Skip to main content

Redacting sensitive information from gunicorn access logs

Create a subclass of gunicorn.glogging.Logger, and redact information in the atoms() method.

I’m working on a Python web app that’s running with gunicorn, and I’m writing access logs to a file. By default, these logs include the full URL requested by the user, with any query parameters.

This app uses OAuth to authenticate with a third-party service, so at some point users get redirected back to the app with some OAuth tokens in the URL:

127.0.0.1 - - [01/Jan/2001:01:01:01 +0000] "GET /callback?oauth_token=72157720950195922-ddd4617fd8594560&oauth_verifier=51be7d7b0c701ba6 HTTP/1.1" 302 201 "https://www.flickr.com/" "Mozilla/5.0"

This feels risky, especially because the access logs are being written in plain text.

I don’t think there’s a substantial risk in this app, because those OAuth tokens are immediately used to fetch an OAuth access token, and the third-party service should prevent token reuse. But it got me thinking about how to redact information from gunicorn logs, and I couldn’t find any instructions, so I went digging.

A minimal gunicorn app

Let’s start by creating a minimal gunicorn app to test with. Normally I’m running gunicorn with Flask apps, but gunicorn’s logging is completely separate from Flask.

The gunicorn documentation includes a simple test app, which I’ll save to test.py:

def app(environ, start_response):
    """Simplest possible application object"""
    data = b'Hello, World!\n'
    status = '200 OK'
    response_headers = [
        ('Content-type', 'text/plain'),
        ('Content-Length', str(len(data)))
    ]
    start_response(status, response_headers)
    return iter([data])

I can start the app and save the access logs to a file:

$ gunicorn test:app --access-logfile access.log

Then I can make a request with curl, and see the request appear in the access log:

$ curl 'http://127.0.0.1:8000'
Hello, World!

* Problem description
Reproduce word for word the passage of the gunicorn log-redaction article above between "data = b'Hello, World!\n'" and "return iter([data])", inclusive.

* Dataset excerpts
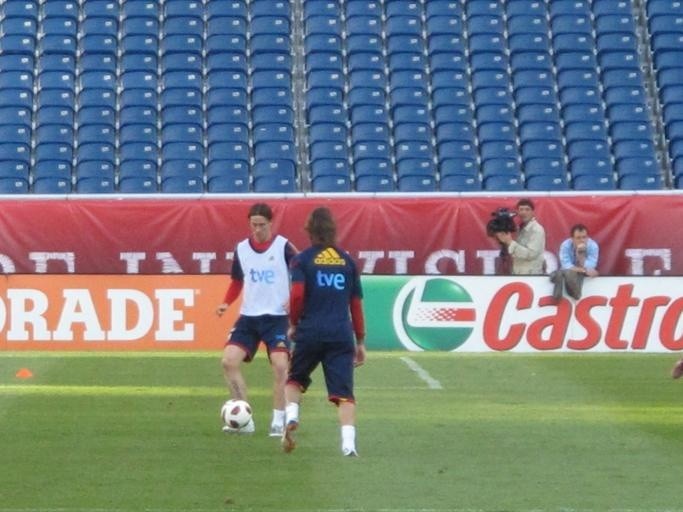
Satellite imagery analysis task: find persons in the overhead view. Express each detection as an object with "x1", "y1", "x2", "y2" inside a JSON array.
[
  {"x1": 280, "y1": 207, "x2": 366, "y2": 458},
  {"x1": 496, "y1": 199, "x2": 546, "y2": 274},
  {"x1": 215, "y1": 204, "x2": 301, "y2": 438},
  {"x1": 558, "y1": 223, "x2": 599, "y2": 276}
]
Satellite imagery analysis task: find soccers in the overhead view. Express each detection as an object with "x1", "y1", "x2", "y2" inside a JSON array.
[{"x1": 220, "y1": 398, "x2": 253, "y2": 428}]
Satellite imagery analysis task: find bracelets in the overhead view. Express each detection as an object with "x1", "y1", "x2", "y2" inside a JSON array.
[
  {"x1": 582, "y1": 267, "x2": 587, "y2": 272},
  {"x1": 355, "y1": 337, "x2": 364, "y2": 346}
]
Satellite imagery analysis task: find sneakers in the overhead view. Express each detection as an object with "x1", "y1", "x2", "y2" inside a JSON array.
[
  {"x1": 341, "y1": 446, "x2": 357, "y2": 457},
  {"x1": 268, "y1": 418, "x2": 301, "y2": 453},
  {"x1": 221, "y1": 419, "x2": 256, "y2": 433}
]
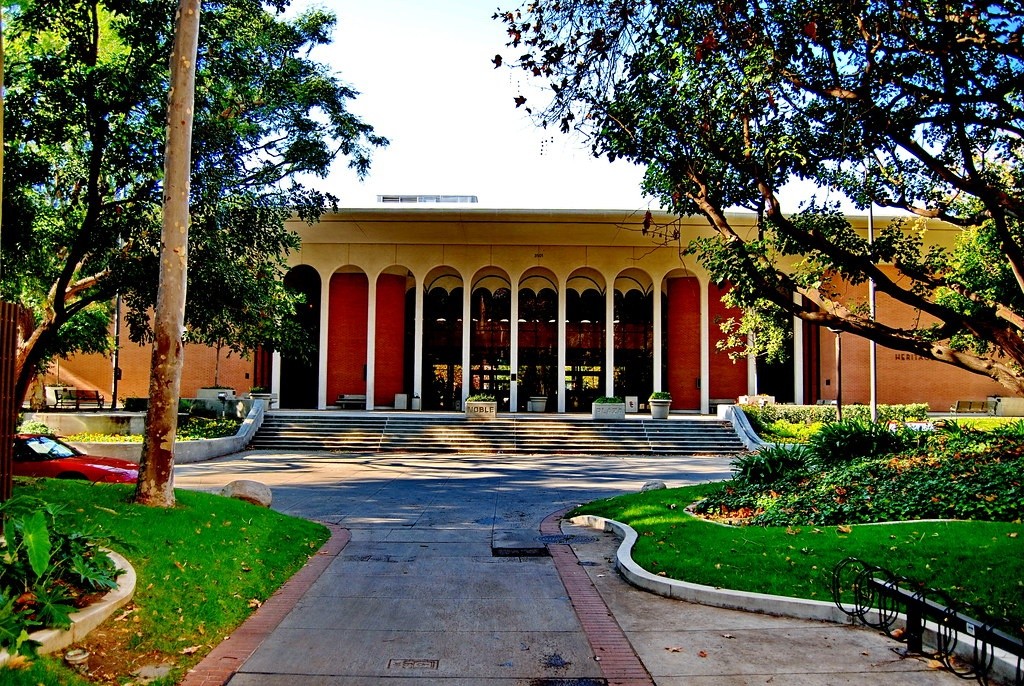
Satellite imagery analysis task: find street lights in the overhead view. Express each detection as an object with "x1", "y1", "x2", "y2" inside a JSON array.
[{"x1": 830, "y1": 85, "x2": 876, "y2": 428}]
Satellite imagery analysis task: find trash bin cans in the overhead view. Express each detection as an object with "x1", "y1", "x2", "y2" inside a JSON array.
[
  {"x1": 394, "y1": 393, "x2": 407, "y2": 410},
  {"x1": 411, "y1": 397, "x2": 422, "y2": 412}
]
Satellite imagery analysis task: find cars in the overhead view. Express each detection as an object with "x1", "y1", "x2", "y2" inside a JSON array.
[{"x1": 9, "y1": 434, "x2": 139, "y2": 485}]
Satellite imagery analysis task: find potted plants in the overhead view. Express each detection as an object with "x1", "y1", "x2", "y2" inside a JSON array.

* Answer for the task
data = b'Hello, World!\n'
    status = '200 OK'
    response_headers = [
        ('Content-type', 'text/plain'),
        ('Content-Length', str(len(data)))
    ]
    start_response(status, response_headers)
    return iter([data])